-- Opening Marker --

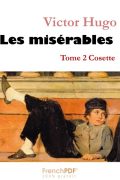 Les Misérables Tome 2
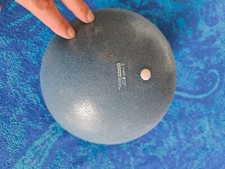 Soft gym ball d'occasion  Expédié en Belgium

-- Closing Marker --
-- Opening Marker --

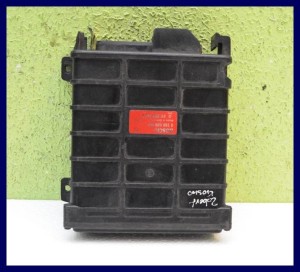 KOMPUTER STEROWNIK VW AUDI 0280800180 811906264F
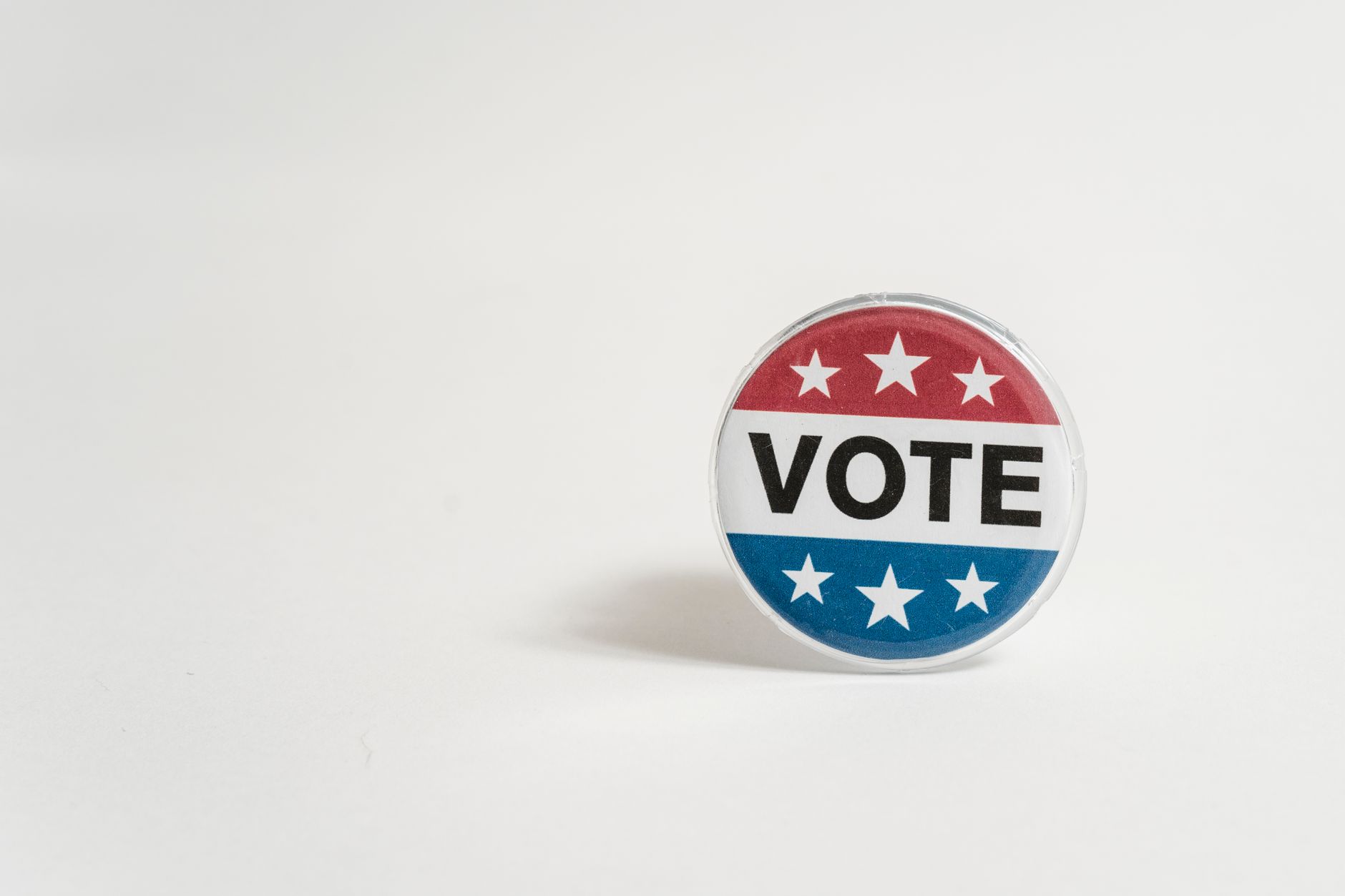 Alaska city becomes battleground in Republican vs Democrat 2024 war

-- Closing Marker --

• _WORK INSTRUCTION_
Having found the line with "KOMPUTER STEROWNIK VW" and the line with "Alaska city becomes" in the material above, write out exactly those two and every line between, leaving the pictures out.

• _RESULT_
 KOMPUTER STEROWNIK VW AUDI 0280800180 811906264F
 Alaska city becomes battleground in Republican vs Democrat 2024 war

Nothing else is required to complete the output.